L'exercice Trident Juncture 2018 se déroule actuellement, jusqu'au 23 novembre, en Norvège, dans l’Atlantique Nord et dans la Baltique. Réunissant les 29 Alliés, cet exercice à haute visibilité – le plus grand que l’OTAN ait réalisé depuis la fin de la Guerre froide – a pour objectif de démontrer les capacités collectives de l’Alliance sur la base d'un scénario de défense collective (article 5).

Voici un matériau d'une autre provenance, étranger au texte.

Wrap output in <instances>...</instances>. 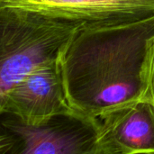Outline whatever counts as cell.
Segmentation results:
<instances>
[{
	"label": "cell",
	"instance_id": "6da1fadb",
	"mask_svg": "<svg viewBox=\"0 0 154 154\" xmlns=\"http://www.w3.org/2000/svg\"><path fill=\"white\" fill-rule=\"evenodd\" d=\"M154 14L114 25H83L65 47L60 64L68 101L93 117L146 96Z\"/></svg>",
	"mask_w": 154,
	"mask_h": 154
},
{
	"label": "cell",
	"instance_id": "7a4b0ae2",
	"mask_svg": "<svg viewBox=\"0 0 154 154\" xmlns=\"http://www.w3.org/2000/svg\"><path fill=\"white\" fill-rule=\"evenodd\" d=\"M83 25L36 10L0 5V99L36 68L59 61Z\"/></svg>",
	"mask_w": 154,
	"mask_h": 154
},
{
	"label": "cell",
	"instance_id": "3957f363",
	"mask_svg": "<svg viewBox=\"0 0 154 154\" xmlns=\"http://www.w3.org/2000/svg\"><path fill=\"white\" fill-rule=\"evenodd\" d=\"M0 154H120L99 118L75 110L28 121L0 109Z\"/></svg>",
	"mask_w": 154,
	"mask_h": 154
},
{
	"label": "cell",
	"instance_id": "277c9868",
	"mask_svg": "<svg viewBox=\"0 0 154 154\" xmlns=\"http://www.w3.org/2000/svg\"><path fill=\"white\" fill-rule=\"evenodd\" d=\"M0 109L38 122L69 112L60 60L40 66L14 85L0 99Z\"/></svg>",
	"mask_w": 154,
	"mask_h": 154
},
{
	"label": "cell",
	"instance_id": "5b68a950",
	"mask_svg": "<svg viewBox=\"0 0 154 154\" xmlns=\"http://www.w3.org/2000/svg\"><path fill=\"white\" fill-rule=\"evenodd\" d=\"M86 25H114L154 14V0H0Z\"/></svg>",
	"mask_w": 154,
	"mask_h": 154
},
{
	"label": "cell",
	"instance_id": "8992f818",
	"mask_svg": "<svg viewBox=\"0 0 154 154\" xmlns=\"http://www.w3.org/2000/svg\"><path fill=\"white\" fill-rule=\"evenodd\" d=\"M98 118L106 140L120 154H154V106L147 97Z\"/></svg>",
	"mask_w": 154,
	"mask_h": 154
},
{
	"label": "cell",
	"instance_id": "52a82bcc",
	"mask_svg": "<svg viewBox=\"0 0 154 154\" xmlns=\"http://www.w3.org/2000/svg\"><path fill=\"white\" fill-rule=\"evenodd\" d=\"M153 104L154 106V45L152 50L151 62H150V71H149V80L146 96Z\"/></svg>",
	"mask_w": 154,
	"mask_h": 154
}]
</instances>
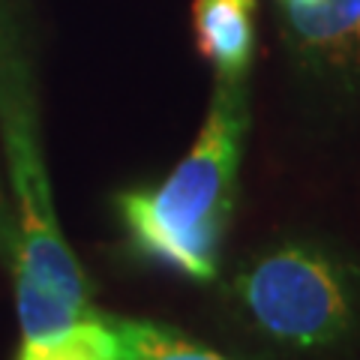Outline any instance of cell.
Masks as SVG:
<instances>
[{"label": "cell", "mask_w": 360, "mask_h": 360, "mask_svg": "<svg viewBox=\"0 0 360 360\" xmlns=\"http://www.w3.org/2000/svg\"><path fill=\"white\" fill-rule=\"evenodd\" d=\"M108 321L117 333L120 360H234L162 321L120 315H108Z\"/></svg>", "instance_id": "52a82bcc"}, {"label": "cell", "mask_w": 360, "mask_h": 360, "mask_svg": "<svg viewBox=\"0 0 360 360\" xmlns=\"http://www.w3.org/2000/svg\"><path fill=\"white\" fill-rule=\"evenodd\" d=\"M15 360H120V345L108 315L87 312L60 330L25 336Z\"/></svg>", "instance_id": "8992f818"}, {"label": "cell", "mask_w": 360, "mask_h": 360, "mask_svg": "<svg viewBox=\"0 0 360 360\" xmlns=\"http://www.w3.org/2000/svg\"><path fill=\"white\" fill-rule=\"evenodd\" d=\"M250 82H217L193 148L160 184L123 186L111 210L123 250L186 283L213 285L240 195Z\"/></svg>", "instance_id": "7a4b0ae2"}, {"label": "cell", "mask_w": 360, "mask_h": 360, "mask_svg": "<svg viewBox=\"0 0 360 360\" xmlns=\"http://www.w3.org/2000/svg\"><path fill=\"white\" fill-rule=\"evenodd\" d=\"M307 0H274V6H276V15L279 13H288V9H297V6H303Z\"/></svg>", "instance_id": "ba28073f"}, {"label": "cell", "mask_w": 360, "mask_h": 360, "mask_svg": "<svg viewBox=\"0 0 360 360\" xmlns=\"http://www.w3.org/2000/svg\"><path fill=\"white\" fill-rule=\"evenodd\" d=\"M193 45L217 82H250L258 54V0H193Z\"/></svg>", "instance_id": "5b68a950"}, {"label": "cell", "mask_w": 360, "mask_h": 360, "mask_svg": "<svg viewBox=\"0 0 360 360\" xmlns=\"http://www.w3.org/2000/svg\"><path fill=\"white\" fill-rule=\"evenodd\" d=\"M213 285L219 324L250 360L360 354V258L333 234L274 231L222 267Z\"/></svg>", "instance_id": "6da1fadb"}, {"label": "cell", "mask_w": 360, "mask_h": 360, "mask_svg": "<svg viewBox=\"0 0 360 360\" xmlns=\"http://www.w3.org/2000/svg\"><path fill=\"white\" fill-rule=\"evenodd\" d=\"M276 21L303 108L319 120L360 111V0H307Z\"/></svg>", "instance_id": "277c9868"}, {"label": "cell", "mask_w": 360, "mask_h": 360, "mask_svg": "<svg viewBox=\"0 0 360 360\" xmlns=\"http://www.w3.org/2000/svg\"><path fill=\"white\" fill-rule=\"evenodd\" d=\"M0 141L9 193L6 270L25 336L60 330L94 312L90 283L66 243L45 172L39 99L25 33L0 0Z\"/></svg>", "instance_id": "3957f363"}]
</instances>
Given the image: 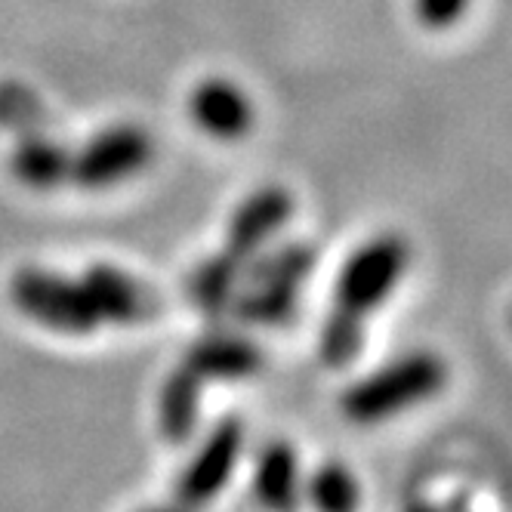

Il permettra de tester la capacité de l’OTAN à planifier et à mener une opération de grande envergure – depuis l'aptitude à se déployer et à recevoir des renforts jusqu’au commandement de forces de taille importante, en passant par l’entraînement des troupes au niveau tactique. Ce sera aussi l’occasion pour le Commandement allié Transformation de travailler avec des partenaires sur plus de 20 expérimentations, dont l’une a pour but de renforcer la capacité de l’OTAN à analyser l’environnement informationnel.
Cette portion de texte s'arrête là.